Go to the line in the entries below that holds "New Zealand, site EFH_HCAME07, 2019-12-09" and repeat exactly from there through the line that holds "2017-07-19T05:06:24, 3-frame burst.", inclusive.

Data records
+---+

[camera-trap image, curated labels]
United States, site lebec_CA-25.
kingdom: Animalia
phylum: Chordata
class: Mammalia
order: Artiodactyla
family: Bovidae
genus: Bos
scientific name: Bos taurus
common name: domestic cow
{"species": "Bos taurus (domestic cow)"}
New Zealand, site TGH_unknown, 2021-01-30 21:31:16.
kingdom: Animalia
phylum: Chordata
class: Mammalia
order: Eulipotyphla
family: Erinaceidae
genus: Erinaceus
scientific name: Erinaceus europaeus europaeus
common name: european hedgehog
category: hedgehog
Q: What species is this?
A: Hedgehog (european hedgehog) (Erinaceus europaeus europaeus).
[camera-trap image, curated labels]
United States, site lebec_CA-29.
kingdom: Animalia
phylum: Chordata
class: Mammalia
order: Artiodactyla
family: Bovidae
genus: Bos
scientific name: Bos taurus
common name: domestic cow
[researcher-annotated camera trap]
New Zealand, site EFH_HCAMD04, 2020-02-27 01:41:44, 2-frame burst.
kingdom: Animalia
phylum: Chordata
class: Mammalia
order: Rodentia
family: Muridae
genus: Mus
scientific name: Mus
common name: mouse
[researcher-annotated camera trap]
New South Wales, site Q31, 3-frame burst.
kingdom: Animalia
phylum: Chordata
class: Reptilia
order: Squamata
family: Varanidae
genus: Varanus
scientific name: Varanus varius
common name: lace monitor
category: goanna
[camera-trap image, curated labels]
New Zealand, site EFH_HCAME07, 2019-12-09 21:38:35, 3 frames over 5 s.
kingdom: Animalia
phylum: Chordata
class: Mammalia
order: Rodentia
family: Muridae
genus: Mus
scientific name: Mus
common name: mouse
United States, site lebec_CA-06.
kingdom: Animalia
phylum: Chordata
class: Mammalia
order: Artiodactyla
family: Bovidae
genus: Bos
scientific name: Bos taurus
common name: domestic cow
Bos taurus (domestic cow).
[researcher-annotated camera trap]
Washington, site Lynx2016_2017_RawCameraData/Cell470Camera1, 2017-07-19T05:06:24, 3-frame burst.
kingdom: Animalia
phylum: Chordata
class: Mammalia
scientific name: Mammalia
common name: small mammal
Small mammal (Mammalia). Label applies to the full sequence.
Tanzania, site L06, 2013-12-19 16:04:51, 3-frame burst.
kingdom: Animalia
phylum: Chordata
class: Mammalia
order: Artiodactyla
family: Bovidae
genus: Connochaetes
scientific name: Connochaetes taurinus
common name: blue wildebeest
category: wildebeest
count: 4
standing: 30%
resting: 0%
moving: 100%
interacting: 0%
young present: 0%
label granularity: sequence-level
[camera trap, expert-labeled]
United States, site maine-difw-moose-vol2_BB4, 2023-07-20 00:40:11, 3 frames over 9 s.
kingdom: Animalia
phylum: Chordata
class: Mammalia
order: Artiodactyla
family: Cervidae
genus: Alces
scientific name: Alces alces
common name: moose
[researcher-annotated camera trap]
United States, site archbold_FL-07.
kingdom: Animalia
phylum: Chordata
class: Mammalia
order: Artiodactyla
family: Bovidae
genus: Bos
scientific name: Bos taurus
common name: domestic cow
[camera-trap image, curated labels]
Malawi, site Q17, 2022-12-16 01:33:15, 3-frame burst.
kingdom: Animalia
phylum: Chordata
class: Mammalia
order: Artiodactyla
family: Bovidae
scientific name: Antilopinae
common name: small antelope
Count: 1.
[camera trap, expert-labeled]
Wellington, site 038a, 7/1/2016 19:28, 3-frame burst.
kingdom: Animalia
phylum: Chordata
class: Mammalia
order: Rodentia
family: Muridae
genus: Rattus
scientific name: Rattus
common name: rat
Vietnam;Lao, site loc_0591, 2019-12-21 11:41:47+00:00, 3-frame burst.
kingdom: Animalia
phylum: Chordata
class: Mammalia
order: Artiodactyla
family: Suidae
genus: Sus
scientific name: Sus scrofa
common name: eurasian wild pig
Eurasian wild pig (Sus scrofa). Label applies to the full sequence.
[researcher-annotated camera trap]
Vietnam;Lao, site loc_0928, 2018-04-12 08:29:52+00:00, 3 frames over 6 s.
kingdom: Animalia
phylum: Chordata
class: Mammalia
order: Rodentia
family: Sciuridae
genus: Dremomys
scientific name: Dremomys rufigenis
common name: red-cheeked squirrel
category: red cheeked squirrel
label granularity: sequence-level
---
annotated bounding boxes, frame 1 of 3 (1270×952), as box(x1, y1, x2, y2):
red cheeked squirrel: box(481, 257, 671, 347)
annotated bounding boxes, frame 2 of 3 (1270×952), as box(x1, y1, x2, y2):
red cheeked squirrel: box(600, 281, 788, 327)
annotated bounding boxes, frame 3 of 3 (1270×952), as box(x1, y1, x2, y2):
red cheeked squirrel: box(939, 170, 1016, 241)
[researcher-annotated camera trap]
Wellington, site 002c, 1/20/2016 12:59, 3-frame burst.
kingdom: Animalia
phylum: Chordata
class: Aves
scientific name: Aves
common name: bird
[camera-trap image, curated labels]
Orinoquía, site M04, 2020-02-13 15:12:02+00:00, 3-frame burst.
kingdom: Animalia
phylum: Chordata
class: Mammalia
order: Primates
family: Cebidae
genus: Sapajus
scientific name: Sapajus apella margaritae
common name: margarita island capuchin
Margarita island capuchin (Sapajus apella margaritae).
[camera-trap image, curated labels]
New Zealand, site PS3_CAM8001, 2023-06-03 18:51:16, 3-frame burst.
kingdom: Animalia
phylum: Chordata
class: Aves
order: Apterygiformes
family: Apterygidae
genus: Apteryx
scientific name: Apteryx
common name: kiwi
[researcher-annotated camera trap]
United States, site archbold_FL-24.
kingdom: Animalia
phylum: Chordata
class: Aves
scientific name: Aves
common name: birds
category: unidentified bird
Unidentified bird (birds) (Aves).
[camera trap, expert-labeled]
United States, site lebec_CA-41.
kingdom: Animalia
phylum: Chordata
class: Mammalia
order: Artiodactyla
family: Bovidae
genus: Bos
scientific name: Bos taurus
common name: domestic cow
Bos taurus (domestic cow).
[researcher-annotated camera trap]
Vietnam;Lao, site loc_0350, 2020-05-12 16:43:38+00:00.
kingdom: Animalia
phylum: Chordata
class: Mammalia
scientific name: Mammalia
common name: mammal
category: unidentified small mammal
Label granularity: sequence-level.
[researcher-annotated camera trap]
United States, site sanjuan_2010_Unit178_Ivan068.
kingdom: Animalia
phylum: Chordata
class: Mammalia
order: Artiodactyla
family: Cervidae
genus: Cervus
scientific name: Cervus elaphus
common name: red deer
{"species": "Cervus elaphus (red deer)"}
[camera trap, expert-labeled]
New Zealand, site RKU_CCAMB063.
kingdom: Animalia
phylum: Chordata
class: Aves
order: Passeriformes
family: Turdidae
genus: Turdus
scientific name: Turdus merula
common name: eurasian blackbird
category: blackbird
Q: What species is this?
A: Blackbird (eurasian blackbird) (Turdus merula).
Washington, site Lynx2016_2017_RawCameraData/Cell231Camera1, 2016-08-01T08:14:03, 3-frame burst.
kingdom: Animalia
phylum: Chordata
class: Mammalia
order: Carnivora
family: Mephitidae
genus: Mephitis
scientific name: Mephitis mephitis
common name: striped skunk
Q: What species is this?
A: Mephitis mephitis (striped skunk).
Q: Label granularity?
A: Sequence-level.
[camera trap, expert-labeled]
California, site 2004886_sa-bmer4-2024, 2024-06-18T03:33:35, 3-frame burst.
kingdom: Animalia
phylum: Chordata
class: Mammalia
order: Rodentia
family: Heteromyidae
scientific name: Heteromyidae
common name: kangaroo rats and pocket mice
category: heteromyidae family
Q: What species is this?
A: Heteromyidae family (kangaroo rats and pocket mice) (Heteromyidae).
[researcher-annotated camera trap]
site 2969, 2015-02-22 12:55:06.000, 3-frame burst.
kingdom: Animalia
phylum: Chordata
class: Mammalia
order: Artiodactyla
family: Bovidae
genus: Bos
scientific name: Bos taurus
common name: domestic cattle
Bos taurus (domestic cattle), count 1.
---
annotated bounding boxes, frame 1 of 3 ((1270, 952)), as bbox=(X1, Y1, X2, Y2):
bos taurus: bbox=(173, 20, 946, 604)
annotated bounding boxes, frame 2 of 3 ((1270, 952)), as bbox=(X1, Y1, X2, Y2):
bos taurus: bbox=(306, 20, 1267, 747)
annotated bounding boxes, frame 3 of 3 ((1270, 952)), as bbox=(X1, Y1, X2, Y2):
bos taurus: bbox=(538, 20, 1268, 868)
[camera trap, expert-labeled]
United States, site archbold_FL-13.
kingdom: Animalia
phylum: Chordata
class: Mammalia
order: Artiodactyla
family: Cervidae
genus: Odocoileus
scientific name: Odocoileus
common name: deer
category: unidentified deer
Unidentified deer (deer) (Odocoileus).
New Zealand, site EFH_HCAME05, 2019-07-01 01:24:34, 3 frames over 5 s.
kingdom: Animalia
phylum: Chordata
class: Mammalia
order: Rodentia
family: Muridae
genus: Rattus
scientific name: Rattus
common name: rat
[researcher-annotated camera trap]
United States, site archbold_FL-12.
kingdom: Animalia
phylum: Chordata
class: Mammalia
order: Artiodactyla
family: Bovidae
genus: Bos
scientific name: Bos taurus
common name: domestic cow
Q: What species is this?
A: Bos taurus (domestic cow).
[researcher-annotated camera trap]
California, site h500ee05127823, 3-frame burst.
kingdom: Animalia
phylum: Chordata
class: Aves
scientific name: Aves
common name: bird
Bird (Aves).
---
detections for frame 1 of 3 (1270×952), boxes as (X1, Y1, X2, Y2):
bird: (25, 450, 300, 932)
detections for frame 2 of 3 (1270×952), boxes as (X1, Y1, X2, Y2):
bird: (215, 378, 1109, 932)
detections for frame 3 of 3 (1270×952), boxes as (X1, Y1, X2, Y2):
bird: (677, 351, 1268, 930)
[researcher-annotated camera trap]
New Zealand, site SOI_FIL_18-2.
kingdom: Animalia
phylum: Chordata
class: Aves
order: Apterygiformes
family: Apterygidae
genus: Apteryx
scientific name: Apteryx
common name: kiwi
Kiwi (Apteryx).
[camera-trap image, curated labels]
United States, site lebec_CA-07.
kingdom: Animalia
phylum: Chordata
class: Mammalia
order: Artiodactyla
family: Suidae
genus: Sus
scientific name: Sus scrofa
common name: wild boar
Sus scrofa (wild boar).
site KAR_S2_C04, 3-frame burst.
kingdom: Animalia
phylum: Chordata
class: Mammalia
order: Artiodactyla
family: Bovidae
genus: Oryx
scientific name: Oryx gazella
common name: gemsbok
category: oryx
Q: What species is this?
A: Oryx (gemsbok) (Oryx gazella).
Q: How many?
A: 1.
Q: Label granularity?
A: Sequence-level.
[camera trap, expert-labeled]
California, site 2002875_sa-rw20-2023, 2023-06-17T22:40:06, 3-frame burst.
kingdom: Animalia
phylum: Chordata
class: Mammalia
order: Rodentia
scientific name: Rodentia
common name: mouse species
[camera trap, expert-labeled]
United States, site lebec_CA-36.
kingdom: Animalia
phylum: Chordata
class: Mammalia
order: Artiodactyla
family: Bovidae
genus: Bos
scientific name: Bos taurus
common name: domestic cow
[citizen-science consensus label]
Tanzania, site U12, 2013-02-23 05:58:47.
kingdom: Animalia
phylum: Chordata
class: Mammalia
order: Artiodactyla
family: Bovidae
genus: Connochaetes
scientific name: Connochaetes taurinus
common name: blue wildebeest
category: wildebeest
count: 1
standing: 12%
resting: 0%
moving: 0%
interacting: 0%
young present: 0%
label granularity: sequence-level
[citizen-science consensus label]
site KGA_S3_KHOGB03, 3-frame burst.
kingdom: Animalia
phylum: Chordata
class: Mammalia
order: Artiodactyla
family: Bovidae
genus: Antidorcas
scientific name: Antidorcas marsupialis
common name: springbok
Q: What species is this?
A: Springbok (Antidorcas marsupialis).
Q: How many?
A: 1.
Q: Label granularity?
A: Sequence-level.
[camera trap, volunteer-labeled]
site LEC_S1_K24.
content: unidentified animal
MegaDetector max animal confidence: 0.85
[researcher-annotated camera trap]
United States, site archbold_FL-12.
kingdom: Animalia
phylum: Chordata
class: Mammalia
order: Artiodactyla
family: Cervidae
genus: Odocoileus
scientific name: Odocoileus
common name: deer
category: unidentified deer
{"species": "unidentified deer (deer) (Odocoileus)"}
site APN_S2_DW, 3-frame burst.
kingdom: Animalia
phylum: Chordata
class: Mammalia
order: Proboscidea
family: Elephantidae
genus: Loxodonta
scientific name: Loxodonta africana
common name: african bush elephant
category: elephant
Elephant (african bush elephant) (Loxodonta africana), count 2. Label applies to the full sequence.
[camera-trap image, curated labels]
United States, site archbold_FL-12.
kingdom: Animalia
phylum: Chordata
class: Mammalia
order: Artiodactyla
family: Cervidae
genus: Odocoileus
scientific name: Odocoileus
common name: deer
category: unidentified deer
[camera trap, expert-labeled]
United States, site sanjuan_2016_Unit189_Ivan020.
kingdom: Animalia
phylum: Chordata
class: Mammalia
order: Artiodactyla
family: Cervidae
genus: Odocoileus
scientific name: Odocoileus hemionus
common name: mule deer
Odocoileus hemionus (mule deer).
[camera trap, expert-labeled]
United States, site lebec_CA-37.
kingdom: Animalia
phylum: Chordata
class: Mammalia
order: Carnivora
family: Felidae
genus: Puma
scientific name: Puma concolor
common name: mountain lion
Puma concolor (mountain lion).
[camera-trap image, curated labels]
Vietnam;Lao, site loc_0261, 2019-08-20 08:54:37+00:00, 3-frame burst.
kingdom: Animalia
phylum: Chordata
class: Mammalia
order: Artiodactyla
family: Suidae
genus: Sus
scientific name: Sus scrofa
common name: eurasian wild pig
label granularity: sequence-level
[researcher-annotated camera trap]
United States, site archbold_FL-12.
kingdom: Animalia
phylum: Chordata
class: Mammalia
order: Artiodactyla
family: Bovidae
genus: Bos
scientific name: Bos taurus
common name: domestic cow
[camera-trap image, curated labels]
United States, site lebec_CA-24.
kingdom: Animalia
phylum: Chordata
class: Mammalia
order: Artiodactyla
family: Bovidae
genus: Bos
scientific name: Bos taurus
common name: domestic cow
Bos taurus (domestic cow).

+---+

Output
New Zealand, site EFH_HCAME07, 2019-12-09 21:38:35, 3 frames over 5 s.
kingdom: Animalia
phylum: Chordata
class: Mammalia
order: Rodentia
family: Muridae
genus: Mus
scientific name: Mus
common name: mouse
United States, site lebec_CA-06.
kingdom: Animalia
phylum: Chordata
class: Mammalia
order: Artiodactyla
family: Bovidae
genus: Bos
scientific name: Bos taurus
common name: domestic cow
Bos taurus (domestic cow).
[researcher-annotated camera trap]
Washington, site Lynx2016_2017_RawCameraData/Cell470Camera1, 2017-07-19T05:06:24, 3-frame burst.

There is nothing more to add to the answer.